## Work required
Using the entries below, return word for word the lines from the one containing "If we look at" up to and including the last.

(Dataset rows)
───

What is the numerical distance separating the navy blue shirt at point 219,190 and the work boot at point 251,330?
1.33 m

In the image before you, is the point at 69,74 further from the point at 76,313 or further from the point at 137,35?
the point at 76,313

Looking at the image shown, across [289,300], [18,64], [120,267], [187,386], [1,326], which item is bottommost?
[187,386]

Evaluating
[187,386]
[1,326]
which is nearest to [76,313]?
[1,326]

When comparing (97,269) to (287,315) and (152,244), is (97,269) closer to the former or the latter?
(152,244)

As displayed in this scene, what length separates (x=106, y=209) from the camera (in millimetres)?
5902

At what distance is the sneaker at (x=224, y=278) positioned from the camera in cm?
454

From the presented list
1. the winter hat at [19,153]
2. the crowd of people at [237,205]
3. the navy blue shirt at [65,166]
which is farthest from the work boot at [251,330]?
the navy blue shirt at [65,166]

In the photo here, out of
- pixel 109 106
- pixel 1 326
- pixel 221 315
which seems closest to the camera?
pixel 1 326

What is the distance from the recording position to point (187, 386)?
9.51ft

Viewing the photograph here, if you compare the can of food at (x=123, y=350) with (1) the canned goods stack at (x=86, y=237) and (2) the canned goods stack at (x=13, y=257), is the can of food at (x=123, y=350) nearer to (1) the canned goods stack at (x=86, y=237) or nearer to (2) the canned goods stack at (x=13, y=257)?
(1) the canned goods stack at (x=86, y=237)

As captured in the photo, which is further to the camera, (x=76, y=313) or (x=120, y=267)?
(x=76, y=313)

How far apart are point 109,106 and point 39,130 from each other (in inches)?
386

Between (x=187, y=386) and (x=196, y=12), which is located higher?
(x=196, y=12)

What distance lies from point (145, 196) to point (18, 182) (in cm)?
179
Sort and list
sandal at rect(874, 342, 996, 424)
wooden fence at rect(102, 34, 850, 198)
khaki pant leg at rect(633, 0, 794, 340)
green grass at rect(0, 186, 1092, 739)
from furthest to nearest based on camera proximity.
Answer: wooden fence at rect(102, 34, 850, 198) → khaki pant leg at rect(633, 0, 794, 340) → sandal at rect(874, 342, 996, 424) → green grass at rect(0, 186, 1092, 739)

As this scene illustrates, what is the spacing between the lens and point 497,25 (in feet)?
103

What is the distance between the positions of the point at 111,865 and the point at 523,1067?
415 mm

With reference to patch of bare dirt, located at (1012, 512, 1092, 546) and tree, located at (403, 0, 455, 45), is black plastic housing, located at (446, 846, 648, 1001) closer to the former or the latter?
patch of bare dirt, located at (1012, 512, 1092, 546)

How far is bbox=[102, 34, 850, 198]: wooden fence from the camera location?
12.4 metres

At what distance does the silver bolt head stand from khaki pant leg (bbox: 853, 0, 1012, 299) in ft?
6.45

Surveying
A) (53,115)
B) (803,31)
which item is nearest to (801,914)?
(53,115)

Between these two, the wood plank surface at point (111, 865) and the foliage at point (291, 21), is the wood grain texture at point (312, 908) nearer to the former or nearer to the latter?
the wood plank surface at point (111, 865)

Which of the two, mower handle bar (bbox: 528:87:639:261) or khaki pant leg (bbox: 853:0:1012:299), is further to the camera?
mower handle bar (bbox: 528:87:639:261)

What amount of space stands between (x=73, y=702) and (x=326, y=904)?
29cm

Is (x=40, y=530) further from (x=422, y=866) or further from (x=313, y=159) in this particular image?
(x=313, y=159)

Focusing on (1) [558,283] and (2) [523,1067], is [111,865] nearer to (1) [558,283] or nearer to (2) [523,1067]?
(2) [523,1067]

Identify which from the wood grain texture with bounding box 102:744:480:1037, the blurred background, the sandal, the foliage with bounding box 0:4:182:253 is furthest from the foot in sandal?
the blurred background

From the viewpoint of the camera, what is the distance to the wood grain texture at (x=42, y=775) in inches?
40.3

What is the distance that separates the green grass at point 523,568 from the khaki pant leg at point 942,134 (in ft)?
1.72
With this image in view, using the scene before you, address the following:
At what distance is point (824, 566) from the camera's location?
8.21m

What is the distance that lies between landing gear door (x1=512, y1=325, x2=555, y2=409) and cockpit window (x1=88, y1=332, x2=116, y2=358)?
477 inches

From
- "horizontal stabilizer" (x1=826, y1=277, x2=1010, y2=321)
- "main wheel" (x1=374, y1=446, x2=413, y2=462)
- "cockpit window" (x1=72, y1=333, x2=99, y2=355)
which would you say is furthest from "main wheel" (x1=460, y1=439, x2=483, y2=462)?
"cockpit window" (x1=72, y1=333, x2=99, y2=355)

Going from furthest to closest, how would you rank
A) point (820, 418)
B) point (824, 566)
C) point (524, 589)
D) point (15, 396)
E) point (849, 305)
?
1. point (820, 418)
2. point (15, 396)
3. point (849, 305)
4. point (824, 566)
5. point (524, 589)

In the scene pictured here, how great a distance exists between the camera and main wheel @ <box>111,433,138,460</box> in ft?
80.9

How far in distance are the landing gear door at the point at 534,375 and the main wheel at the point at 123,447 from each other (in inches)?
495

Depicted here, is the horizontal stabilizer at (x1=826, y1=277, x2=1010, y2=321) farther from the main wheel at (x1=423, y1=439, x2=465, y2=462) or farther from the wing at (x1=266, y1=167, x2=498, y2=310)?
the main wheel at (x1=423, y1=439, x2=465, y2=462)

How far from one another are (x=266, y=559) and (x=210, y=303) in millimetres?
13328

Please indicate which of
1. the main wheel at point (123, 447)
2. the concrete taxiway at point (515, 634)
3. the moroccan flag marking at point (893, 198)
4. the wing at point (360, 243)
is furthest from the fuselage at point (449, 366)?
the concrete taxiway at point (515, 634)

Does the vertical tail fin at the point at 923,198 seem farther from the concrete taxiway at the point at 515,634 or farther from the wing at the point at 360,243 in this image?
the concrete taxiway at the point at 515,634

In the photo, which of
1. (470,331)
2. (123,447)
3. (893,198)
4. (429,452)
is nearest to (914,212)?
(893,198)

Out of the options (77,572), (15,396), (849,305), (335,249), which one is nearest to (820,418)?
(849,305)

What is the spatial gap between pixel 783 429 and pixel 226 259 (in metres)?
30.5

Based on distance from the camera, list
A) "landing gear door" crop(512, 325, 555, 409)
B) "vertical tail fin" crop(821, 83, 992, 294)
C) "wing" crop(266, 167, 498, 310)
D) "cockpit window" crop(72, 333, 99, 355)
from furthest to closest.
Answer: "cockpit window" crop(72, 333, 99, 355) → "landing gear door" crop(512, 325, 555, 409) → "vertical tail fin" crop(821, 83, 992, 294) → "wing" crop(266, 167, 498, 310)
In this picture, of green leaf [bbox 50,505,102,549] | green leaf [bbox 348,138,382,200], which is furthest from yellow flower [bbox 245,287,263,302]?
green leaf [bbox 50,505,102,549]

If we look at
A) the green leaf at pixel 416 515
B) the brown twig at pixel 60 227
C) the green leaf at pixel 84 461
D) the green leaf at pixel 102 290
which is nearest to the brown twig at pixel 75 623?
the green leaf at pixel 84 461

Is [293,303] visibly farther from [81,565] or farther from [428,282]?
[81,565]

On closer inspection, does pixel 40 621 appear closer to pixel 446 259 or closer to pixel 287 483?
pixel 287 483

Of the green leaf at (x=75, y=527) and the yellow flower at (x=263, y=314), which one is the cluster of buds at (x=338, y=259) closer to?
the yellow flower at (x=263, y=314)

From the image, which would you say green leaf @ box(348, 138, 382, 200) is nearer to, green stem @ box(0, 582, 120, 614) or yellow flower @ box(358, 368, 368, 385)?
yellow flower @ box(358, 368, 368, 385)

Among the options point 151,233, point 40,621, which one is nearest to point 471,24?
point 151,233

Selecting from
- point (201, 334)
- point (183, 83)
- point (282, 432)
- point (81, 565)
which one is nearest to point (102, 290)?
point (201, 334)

───

## Result for this exercise
If we look at
A) the green leaf at pixel 416 515
B) the brown twig at pixel 60 227
C) the green leaf at pixel 84 461
D) the green leaf at pixel 102 290
which is nearest to the brown twig at pixel 75 623?
the green leaf at pixel 84 461

Is [293,303] visibly farther from [81,565] or farther from [428,282]?
[81,565]

On closer inspection, does pixel 40 621 appear closer to pixel 446 259 or closer to pixel 287 483?
pixel 287 483

Of the green leaf at (x=75, y=527) and the yellow flower at (x=263, y=314), which one is the cluster of buds at (x=338, y=259) closer to?
the yellow flower at (x=263, y=314)

From the image, which would you say green leaf @ box(348, 138, 382, 200) is nearer to, green stem @ box(0, 582, 120, 614) or yellow flower @ box(358, 368, 368, 385)?
yellow flower @ box(358, 368, 368, 385)

Among the options point 151,233, point 40,621, which one is nearest to point 471,24?
point 151,233

Selecting from
- point (201, 334)
- point (183, 83)
- point (282, 432)
- point (81, 565)
which one is nearest to point (102, 290)?
point (201, 334)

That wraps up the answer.